### GOAL
Please copy these records again, swapping the phrase "grassy slope" for "grassy hillside" everywhere it occurs and leaving everything else unchanged. Leave the pictures out of your copy.

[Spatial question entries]
_ _ _ _ _

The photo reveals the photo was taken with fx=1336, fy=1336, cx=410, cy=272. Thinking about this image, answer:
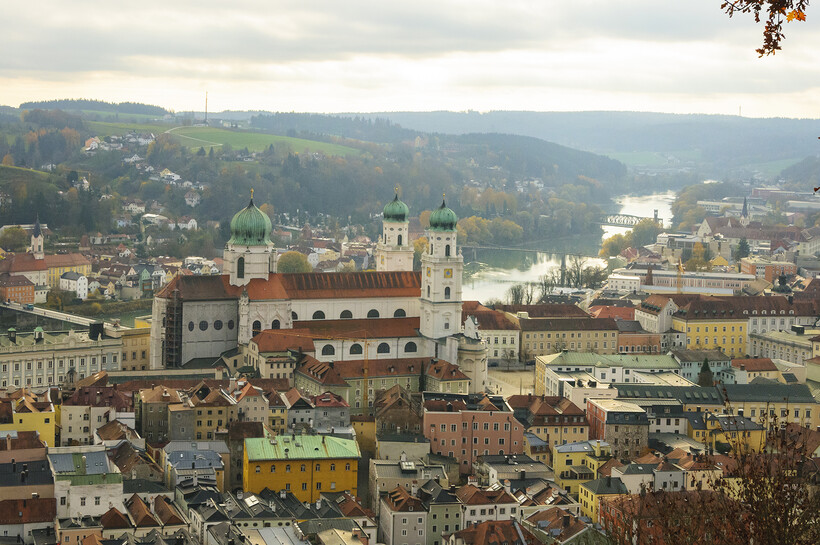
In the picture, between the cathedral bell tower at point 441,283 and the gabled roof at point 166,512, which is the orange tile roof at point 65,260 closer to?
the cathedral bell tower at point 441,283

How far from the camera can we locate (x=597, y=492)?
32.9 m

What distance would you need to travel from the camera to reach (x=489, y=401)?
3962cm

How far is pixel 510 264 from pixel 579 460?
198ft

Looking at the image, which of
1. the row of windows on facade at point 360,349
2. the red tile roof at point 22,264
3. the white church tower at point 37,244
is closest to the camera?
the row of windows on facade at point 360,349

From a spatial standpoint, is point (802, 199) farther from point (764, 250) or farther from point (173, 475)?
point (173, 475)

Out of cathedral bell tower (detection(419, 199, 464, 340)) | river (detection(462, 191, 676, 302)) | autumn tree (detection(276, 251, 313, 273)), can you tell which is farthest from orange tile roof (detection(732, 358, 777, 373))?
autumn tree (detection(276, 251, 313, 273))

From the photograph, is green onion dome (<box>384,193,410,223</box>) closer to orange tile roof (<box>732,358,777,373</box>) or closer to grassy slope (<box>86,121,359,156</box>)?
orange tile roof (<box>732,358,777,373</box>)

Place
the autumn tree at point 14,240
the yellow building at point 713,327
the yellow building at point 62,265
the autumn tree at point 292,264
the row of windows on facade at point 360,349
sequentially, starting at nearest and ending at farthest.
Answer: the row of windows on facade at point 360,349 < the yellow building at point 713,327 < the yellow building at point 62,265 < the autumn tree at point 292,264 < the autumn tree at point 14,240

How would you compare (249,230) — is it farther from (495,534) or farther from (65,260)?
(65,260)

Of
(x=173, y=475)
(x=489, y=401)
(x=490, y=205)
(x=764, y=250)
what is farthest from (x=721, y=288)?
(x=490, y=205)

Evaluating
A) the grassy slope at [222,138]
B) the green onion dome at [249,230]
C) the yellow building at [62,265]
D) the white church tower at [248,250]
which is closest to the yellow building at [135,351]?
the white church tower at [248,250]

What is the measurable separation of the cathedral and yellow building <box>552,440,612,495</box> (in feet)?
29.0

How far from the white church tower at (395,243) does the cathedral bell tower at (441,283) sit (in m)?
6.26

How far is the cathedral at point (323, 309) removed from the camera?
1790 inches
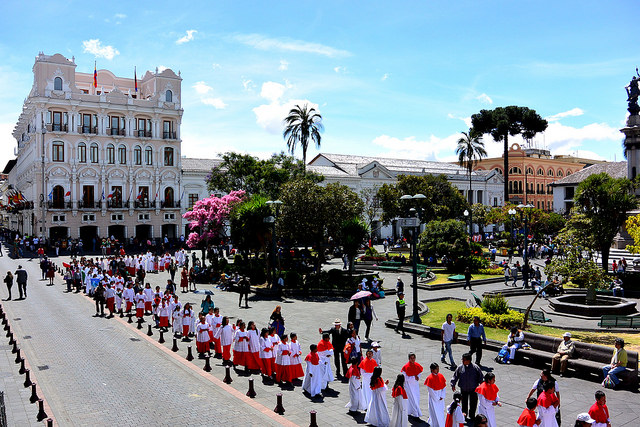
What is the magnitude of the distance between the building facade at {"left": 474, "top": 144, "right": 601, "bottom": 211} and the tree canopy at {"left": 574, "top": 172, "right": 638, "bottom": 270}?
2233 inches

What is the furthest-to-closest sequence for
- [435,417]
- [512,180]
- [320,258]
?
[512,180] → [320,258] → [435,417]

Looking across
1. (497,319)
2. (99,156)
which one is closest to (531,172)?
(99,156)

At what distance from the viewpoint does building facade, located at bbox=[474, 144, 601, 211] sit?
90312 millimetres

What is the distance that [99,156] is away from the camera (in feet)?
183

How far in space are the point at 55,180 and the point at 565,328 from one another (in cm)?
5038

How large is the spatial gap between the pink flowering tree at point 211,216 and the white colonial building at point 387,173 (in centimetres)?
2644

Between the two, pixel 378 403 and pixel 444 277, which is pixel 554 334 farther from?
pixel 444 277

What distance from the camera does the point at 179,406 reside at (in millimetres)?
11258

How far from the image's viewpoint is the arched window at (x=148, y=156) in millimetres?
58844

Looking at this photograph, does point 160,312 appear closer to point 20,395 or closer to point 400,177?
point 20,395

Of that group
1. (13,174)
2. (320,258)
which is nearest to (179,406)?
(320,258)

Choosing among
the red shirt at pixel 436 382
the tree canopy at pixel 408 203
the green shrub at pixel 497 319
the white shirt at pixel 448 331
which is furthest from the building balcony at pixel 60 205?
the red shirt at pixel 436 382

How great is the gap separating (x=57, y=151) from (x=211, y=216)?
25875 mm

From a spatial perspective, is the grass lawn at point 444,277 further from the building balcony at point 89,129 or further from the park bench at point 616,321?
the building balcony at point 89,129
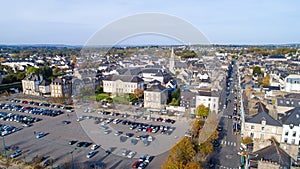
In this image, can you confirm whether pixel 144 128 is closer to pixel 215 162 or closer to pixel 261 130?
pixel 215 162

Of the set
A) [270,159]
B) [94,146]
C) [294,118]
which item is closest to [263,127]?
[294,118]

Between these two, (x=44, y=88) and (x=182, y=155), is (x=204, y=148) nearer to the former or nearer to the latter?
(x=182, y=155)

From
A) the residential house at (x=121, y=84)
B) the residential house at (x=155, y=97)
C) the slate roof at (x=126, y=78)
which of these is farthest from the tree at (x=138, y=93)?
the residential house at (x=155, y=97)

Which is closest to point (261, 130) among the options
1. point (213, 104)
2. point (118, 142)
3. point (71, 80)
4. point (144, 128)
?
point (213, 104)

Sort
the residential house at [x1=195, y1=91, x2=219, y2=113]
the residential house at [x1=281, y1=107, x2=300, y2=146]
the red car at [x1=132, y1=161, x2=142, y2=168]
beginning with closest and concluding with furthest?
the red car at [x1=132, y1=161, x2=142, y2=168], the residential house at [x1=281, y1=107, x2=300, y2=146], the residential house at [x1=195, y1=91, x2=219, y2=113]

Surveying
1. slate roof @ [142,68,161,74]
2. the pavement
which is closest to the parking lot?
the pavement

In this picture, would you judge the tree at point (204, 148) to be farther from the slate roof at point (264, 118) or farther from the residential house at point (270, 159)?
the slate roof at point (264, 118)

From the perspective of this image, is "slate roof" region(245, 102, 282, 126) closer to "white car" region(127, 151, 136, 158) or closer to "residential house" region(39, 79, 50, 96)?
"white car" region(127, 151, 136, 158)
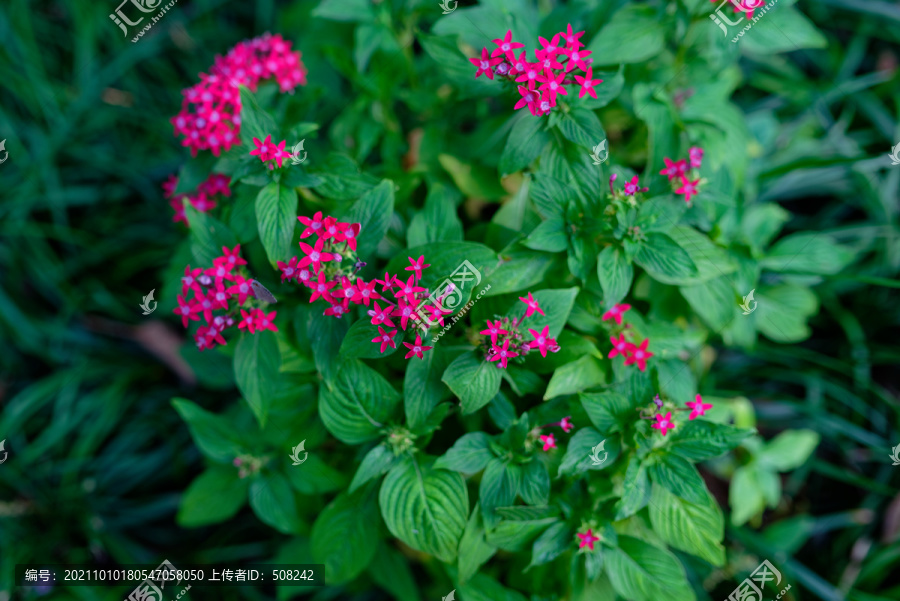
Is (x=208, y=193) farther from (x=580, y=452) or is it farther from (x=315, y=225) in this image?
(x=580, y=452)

_ _ _ _ _

### TASK ANSWER
The photo reveals the photo was taken with fx=1336, fy=1336, cx=410, cy=272. Thinking about this image, answer:
In the picture, between the cathedral bell tower at point 441,283 and the gabled roof at point 166,512, which is the orange tile roof at point 65,260 closer to?
the cathedral bell tower at point 441,283

How far from the camera can we locate (x=597, y=492)?
32.9 m

What distance would you need to travel from the camera to reach (x=489, y=401)?
3962cm

How far is pixel 510 264 from pixel 579 460?
198ft

Looking at the image, which of
1. the row of windows on facade at point 360,349
2. the red tile roof at point 22,264
3. the white church tower at point 37,244
is closest to the camera?
the row of windows on facade at point 360,349

From a spatial standpoint, is point (802, 199) farther from point (764, 250) or farther from point (173, 475)?
point (173, 475)

Out of cathedral bell tower (detection(419, 199, 464, 340)) | river (detection(462, 191, 676, 302)) | autumn tree (detection(276, 251, 313, 273)), can you tell which is farthest from orange tile roof (detection(732, 358, 777, 373))?
autumn tree (detection(276, 251, 313, 273))

From the photograph, is green onion dome (<box>384,193,410,223</box>) closer to orange tile roof (<box>732,358,777,373</box>) or closer to grassy hillside (<box>86,121,359,156</box>)?
orange tile roof (<box>732,358,777,373</box>)

Place
the autumn tree at point 14,240
the yellow building at point 713,327
the yellow building at point 62,265
the autumn tree at point 292,264
the row of windows on facade at point 360,349
sequentially, starting at nearest and ending at farthest.
Answer: the row of windows on facade at point 360,349 < the yellow building at point 713,327 < the yellow building at point 62,265 < the autumn tree at point 292,264 < the autumn tree at point 14,240

How would you compare (249,230) — is it farther from (495,534) or farther from (65,260)?
(65,260)

Of
(x=173, y=475)
(x=489, y=401)
(x=490, y=205)
(x=764, y=250)
what is farthest from (x=721, y=288)?
(x=490, y=205)

Evaluating
A) the grassy hillside at [222,138]
B) the green onion dome at [249,230]
C) the yellow building at [62,265]
D) the white church tower at [248,250]
which is closest to the yellow building at [135,351]?
the white church tower at [248,250]

What is the measurable separation of the cathedral and yellow building <box>552,440,612,495</box> (in feet)?
29.0

How far from the white church tower at (395,243) does the cathedral bell tower at (441,283) sit (in m)?
6.26

How far is the cathedral at point (323, 309) removed from the camera?
1790 inches
What is the magnitude of the distance between the building facade at {"left": 474, "top": 144, "right": 601, "bottom": 211} and the tree canopy at {"left": 574, "top": 172, "right": 638, "bottom": 270}?
2233 inches

What is the furthest-to-closest sequence for
- [435,417]
- [512,180]
- [320,258]
?
[512,180] → [320,258] → [435,417]

Looking across
1. (497,319)
2. (99,156)
which one is closest to (531,172)?
(99,156)

At what distance from the viewpoint does building facade, located at bbox=[474, 144, 601, 211] sit?
90312 millimetres

What is the distance that [99,156] is away from the camera (in feet)?
183

How far in space are the point at 55,180 and the point at 565,328 from one another (in cm)?
5038

How large is the spatial gap between the pink flowering tree at point 211,216 and the white colonial building at point 387,173 (in centimetres)?
2644

Between the two, pixel 378 403 and pixel 444 277, which is pixel 554 334 farther from?
pixel 444 277

What distance from the camera does the point at 179,406 reside at (in millimetres)?
11258

How far from the image's viewpoint is the arched window at (x=148, y=156) in millimetres?
58844

Looking at this photograph, does point 160,312 appear closer to point 20,395 or closer to point 400,177?
point 20,395

Of that group
1. (13,174)
2. (320,258)
which is nearest to (179,406)?
(320,258)

Choosing among
the red shirt at pixel 436 382
the tree canopy at pixel 408 203
the green shrub at pixel 497 319
the white shirt at pixel 448 331
which is furthest from the building balcony at pixel 60 205?
the red shirt at pixel 436 382

How great is the gap separating (x=57, y=151) from (x=211, y=216)?
25875 mm

From a spatial perspective, is the grass lawn at point 444,277 further from the building balcony at point 89,129 or further from the park bench at point 616,321?
the building balcony at point 89,129
In this image, can you confirm whether pixel 144 128 is closer to pixel 215 162 or closer to pixel 261 130?
pixel 215 162

Of the set
A) [270,159]
B) [94,146]
C) [294,118]
which item is closest to [263,127]?
[294,118]

Between these two, (x=44, y=88) and (x=182, y=155), is (x=204, y=148) nearer to the former or nearer to the latter?
(x=182, y=155)

From
A) the residential house at (x=121, y=84)
B) the residential house at (x=155, y=97)
C) the slate roof at (x=126, y=78)
which of these is farthest from the tree at (x=138, y=93)?
the residential house at (x=155, y=97)

Which is closest to point (261, 130) among the options
1. point (213, 104)
2. point (118, 142)
3. point (71, 80)
4. point (144, 128)
?
point (213, 104)

Sort
the residential house at [x1=195, y1=91, x2=219, y2=113]
the residential house at [x1=281, y1=107, x2=300, y2=146]
the red car at [x1=132, y1=161, x2=142, y2=168]
beginning with closest and concluding with furthest?
the red car at [x1=132, y1=161, x2=142, y2=168], the residential house at [x1=281, y1=107, x2=300, y2=146], the residential house at [x1=195, y1=91, x2=219, y2=113]

Surveying
1. slate roof @ [142,68,161,74]
2. the pavement
which is closest to the parking lot?
the pavement

In this picture, would you judge the tree at point (204, 148) to be farther from the slate roof at point (264, 118) or farther from the residential house at point (270, 159)?
the slate roof at point (264, 118)

From the perspective of this image, is "slate roof" region(245, 102, 282, 126) closer to "white car" region(127, 151, 136, 158) or closer to "residential house" region(39, 79, 50, 96)?
"white car" region(127, 151, 136, 158)
Is (x=208, y=193) farther from (x=580, y=452) or is it farther from (x=315, y=225) in this image?
(x=580, y=452)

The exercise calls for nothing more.